My local grocery store in Walnut Cove has North Carolina sweet potatoes on sale for 29 cents a pound. I bought some last week and baked ‘em and mashed ‘em with cinnamon. They were so good I went back and bought a bunch more, wondering what to do with them. An idea for an experiment dawned on me: make some sweet potato salad and try it out on my mother and brother, who were coming up for lunch on Wednesday.
Why sweet potato salad? Part of my theory of eating is that, especially at a certain age, we all should eat like diabetics even if we’re not. It’s not surprising that white potatoes are a high-glycemic food, not good for diabetics. It is very surprising, though, that sweet potatoes are a low-glycemic food, good for diabetics. The North Carolina Sweet Potato Commission claims, with good evidence, that the sweet potato is the most nutritious of all vegetables. They’re rich with Vitamins A and E, lycopene and potassium.

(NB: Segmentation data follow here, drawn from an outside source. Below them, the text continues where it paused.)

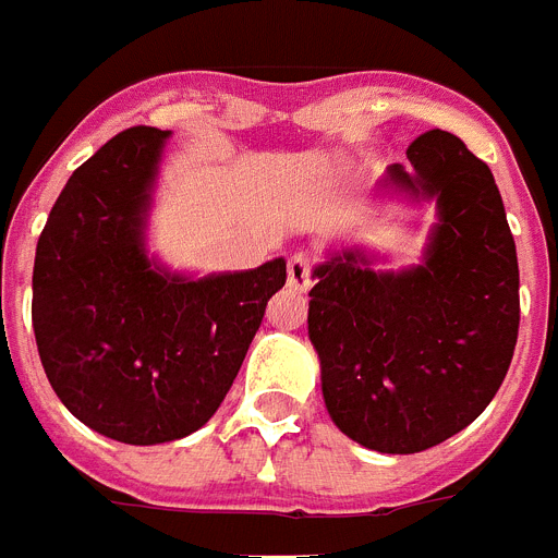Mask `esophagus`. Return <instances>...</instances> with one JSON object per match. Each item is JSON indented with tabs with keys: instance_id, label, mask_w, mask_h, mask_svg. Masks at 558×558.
<instances>
[{
	"instance_id": "obj_1",
	"label": "esophagus",
	"mask_w": 558,
	"mask_h": 558,
	"mask_svg": "<svg viewBox=\"0 0 558 558\" xmlns=\"http://www.w3.org/2000/svg\"><path fill=\"white\" fill-rule=\"evenodd\" d=\"M288 284L293 290L311 288V256L307 253H293L288 259Z\"/></svg>"
}]
</instances>
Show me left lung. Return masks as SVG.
Returning <instances> with one entry per match:
<instances>
[{
    "mask_svg": "<svg viewBox=\"0 0 558 558\" xmlns=\"http://www.w3.org/2000/svg\"><path fill=\"white\" fill-rule=\"evenodd\" d=\"M408 159L379 191L436 205L422 262L376 270L365 247L330 251L307 307L325 408L379 453H418L471 425L519 336L517 242L490 168L448 131L422 133Z\"/></svg>",
    "mask_w": 558,
    "mask_h": 558,
    "instance_id": "8db88e82",
    "label": "left lung"
}]
</instances>
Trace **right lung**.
I'll use <instances>...</instances> for the list:
<instances>
[{"instance_id":"obj_1","label":"right lung","mask_w":558,"mask_h":558,"mask_svg":"<svg viewBox=\"0 0 558 558\" xmlns=\"http://www.w3.org/2000/svg\"><path fill=\"white\" fill-rule=\"evenodd\" d=\"M170 131L128 128L50 207L34 262V333L62 404L96 434L162 445L199 430L228 396L284 259L179 274L147 251Z\"/></svg>"}]
</instances>
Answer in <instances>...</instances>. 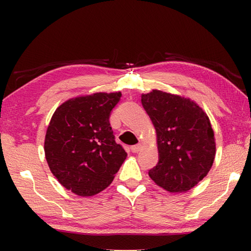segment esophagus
Wrapping results in <instances>:
<instances>
[{
    "mask_svg": "<svg viewBox=\"0 0 251 251\" xmlns=\"http://www.w3.org/2000/svg\"><path fill=\"white\" fill-rule=\"evenodd\" d=\"M142 148H143V144L139 143V144H137V145L131 146V151H133V152H138V151H141Z\"/></svg>",
    "mask_w": 251,
    "mask_h": 251,
    "instance_id": "1",
    "label": "esophagus"
}]
</instances>
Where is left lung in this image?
<instances>
[{
	"mask_svg": "<svg viewBox=\"0 0 251 251\" xmlns=\"http://www.w3.org/2000/svg\"><path fill=\"white\" fill-rule=\"evenodd\" d=\"M142 104L156 130L158 163L148 172L168 193L188 192L209 173L216 155L209 117L188 97L152 90Z\"/></svg>",
	"mask_w": 251,
	"mask_h": 251,
	"instance_id": "left-lung-1",
	"label": "left lung"
}]
</instances>
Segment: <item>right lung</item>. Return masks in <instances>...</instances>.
<instances>
[{
    "mask_svg": "<svg viewBox=\"0 0 251 251\" xmlns=\"http://www.w3.org/2000/svg\"><path fill=\"white\" fill-rule=\"evenodd\" d=\"M121 92L94 93L65 100L46 129L45 158L59 184L90 197L112 184L127 152L116 144L109 114Z\"/></svg>",
    "mask_w": 251,
    "mask_h": 251,
    "instance_id": "right-lung-1",
    "label": "right lung"
}]
</instances>
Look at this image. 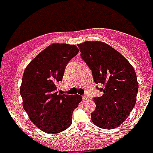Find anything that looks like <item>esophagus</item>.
I'll return each mask as SVG.
<instances>
[{
    "mask_svg": "<svg viewBox=\"0 0 153 153\" xmlns=\"http://www.w3.org/2000/svg\"><path fill=\"white\" fill-rule=\"evenodd\" d=\"M89 99V97H88V96L87 95H84V96H83V100L84 101H86V100H88Z\"/></svg>",
    "mask_w": 153,
    "mask_h": 153,
    "instance_id": "34e87169",
    "label": "esophagus"
}]
</instances>
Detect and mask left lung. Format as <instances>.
I'll return each instance as SVG.
<instances>
[{
	"label": "left lung",
	"instance_id": "8db88e82",
	"mask_svg": "<svg viewBox=\"0 0 153 153\" xmlns=\"http://www.w3.org/2000/svg\"><path fill=\"white\" fill-rule=\"evenodd\" d=\"M81 57L91 69L95 83L103 94L93 101L92 122L102 129H115L130 114L136 102L138 85L134 68L120 52L102 41L78 44Z\"/></svg>",
	"mask_w": 153,
	"mask_h": 153
}]
</instances>
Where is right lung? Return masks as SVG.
<instances>
[{
  "mask_svg": "<svg viewBox=\"0 0 153 153\" xmlns=\"http://www.w3.org/2000/svg\"><path fill=\"white\" fill-rule=\"evenodd\" d=\"M75 45L52 44L37 54L24 70L20 88L23 107L40 130L56 134L70 126L74 109L82 101L79 95L59 93L67 63L77 54Z\"/></svg>",
  "mask_w": 153,
  "mask_h": 153,
  "instance_id": "obj_1",
  "label": "right lung"
}]
</instances>
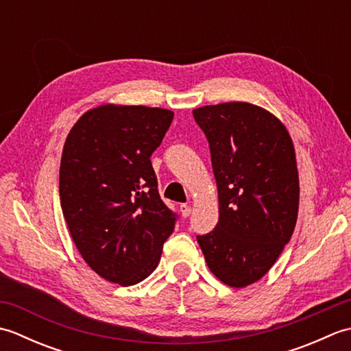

Thus the sweet potato is an important staple in the winter for those who, no matter how far from the Mediterranean, want to follow the Mediterranean diet. In fact, says the Washington Post, a low-glycemic diet and the Mediterranean diet are pretty much the same thing.
Now is as good a time as any to try to summarize my theory of diet and health.
1. Read Michael Pollan.
2. Adapt the Mediterranean diet to your location and tastes.
3. Follow a low glycemic diet.
4. Eat in such a way that your blood pH is neutral (you’ll need to do some research on this).
5. Keep your body’s net level of inflammation low with the anti-inflammation diet (you’ll need to do some research on this). Your overall level of inflammation can be measured with the C reactive protein test. Some doctors seem to give this test routinely, but you may have to ask for it.
6. Manage your oil and fat intake and your omega-3 omega-6 balance such that your cholesterols stay at the vein-washing, rather than vein-clogging, levels. Flax seed oil is your friend.
7. Maintain a level of fitness such that your resting pulse is below 75 beats per minute.
8. Maintain a body mass index of 23 or lower.
This is not a quirky diet. It’s not an expensive diet. It’s not a limited diet. These principles are not whims; they’re all backed up by good research. It’s easy to Google for these terms and see why these principles are important. Steps 4 and 5 will make perfectly clear what foods are good for you and what foods are not good for you.
Now, about the sweet potato salad. Make it just the same as you would make regular potato salad, but use sweet potatoes instead of white potatoes. To cook the sweet potatoes, put them whole and unpeeled on a cookie sheet, and bake them at 350 degrees for about an hour. Take them out of the oven and let them cool down. When they’re cool enough to touch, pick the skin off and cut the potatoes into cubes. This is much easier than peeling and boiling the potatoes, and the nutrients don’t get washed away.